SELECTED EXCERPT:
There were other officers in the Queen’s household – the Clerk of the Closet, the Private Secretary, the Clerk of the Signet and the Clerk of the Jewels, while two Knights of the Board (table) earned forty marks per annum each. Margaret had five female attendants; one was Dame Elizabeth Grey, daughter of Sir Richard Wydville and wife of Sir John Grey; none could have then predicted that Elizabeth would one day be Queen of England. Another attendant was Elizabeth, wife of the powerful James Butler, Earl of Wiltshire, one of the foremost members of the court faction and a great admirer of the Queen.

In the lower ranks of the Queen’s servants were ten ‘little damsels’, two chamberwomen, grooms, pages of the robes, pages of the beds, pages of the bakery, scullions, kitchen staff who worked in the buttery and pantry, the Queen’s gardener – who was paid 100s. (£5.00) per annum – twenty-seven esquires whose salary bill was £143.4s.4d. (£143.22) annually, and twenty-seven valets at £93.15s.6d. (£93.77½) a year. The Queen paid £7 a day to the treasurer of the King’s household for the maintenance of her own household, although she often found to her dismay that some of the money due to her as part of her dower, the income settled on her by the King through Parliament, was paid late. She therefore had to stretch such resources as she had to the limit.

Margaret’s influence made the court once again the hub of fashionable society. In the year of her marriage Henry VI ordered that the Queen’s apartments at Eltham Palace be rebuilt with a new hall, scullery and range of lodgings for the Queen to use prior to her coronation. In other royal palaces his wife’s apartments had to be renovated as they had not been used for more than a decade. In these refurbished apartments Margaret entertained royally and encouraged a livelier atmosphere at court. She hunted frequently, ordering that the game in her forests be preserved exclusively for her use, and that bloodhounds be especially trained for her.

JOB:
Please answer these questions using the passage on the Queen's household:
1. What yearly wage did the Queen's gardener receive?
2. How much did the Queen pay each day to the treasurer of the King's household?
3. At which palace did Henry VI order the Queen's apartments rebuilt in the year of her marriage?

Records excerpted from a collection:
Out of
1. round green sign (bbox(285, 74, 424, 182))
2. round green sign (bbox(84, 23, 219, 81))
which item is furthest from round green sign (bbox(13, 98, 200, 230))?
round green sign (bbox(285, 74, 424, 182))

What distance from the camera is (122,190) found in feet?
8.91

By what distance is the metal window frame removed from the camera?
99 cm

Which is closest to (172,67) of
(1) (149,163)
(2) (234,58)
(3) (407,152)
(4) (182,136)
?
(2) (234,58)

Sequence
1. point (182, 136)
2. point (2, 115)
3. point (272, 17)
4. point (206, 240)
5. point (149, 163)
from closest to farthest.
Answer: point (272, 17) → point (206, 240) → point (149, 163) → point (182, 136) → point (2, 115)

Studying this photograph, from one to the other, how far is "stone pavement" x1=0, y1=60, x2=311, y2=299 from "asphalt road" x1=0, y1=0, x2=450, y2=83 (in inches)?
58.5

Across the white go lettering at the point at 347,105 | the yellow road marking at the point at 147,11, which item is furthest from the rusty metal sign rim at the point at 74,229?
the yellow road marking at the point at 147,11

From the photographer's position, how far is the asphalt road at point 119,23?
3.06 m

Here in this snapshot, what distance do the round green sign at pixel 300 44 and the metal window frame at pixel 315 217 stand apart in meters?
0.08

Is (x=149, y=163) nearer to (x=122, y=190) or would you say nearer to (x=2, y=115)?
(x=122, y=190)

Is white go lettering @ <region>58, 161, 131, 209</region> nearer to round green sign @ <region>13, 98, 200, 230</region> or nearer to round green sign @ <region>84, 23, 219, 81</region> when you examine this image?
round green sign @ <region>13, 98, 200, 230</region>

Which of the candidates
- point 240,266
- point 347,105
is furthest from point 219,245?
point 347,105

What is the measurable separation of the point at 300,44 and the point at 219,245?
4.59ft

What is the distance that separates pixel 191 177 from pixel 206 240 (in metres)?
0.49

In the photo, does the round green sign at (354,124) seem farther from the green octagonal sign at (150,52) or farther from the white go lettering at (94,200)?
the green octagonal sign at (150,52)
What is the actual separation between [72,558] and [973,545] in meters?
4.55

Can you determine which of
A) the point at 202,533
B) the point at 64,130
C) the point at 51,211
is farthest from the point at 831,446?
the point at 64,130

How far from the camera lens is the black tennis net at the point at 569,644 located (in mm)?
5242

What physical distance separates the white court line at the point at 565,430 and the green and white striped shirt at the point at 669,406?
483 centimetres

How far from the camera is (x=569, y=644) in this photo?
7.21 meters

OUTPUT:
1. 100s. (£5.00) per annum
2. £7 a day
3. Eltham Palace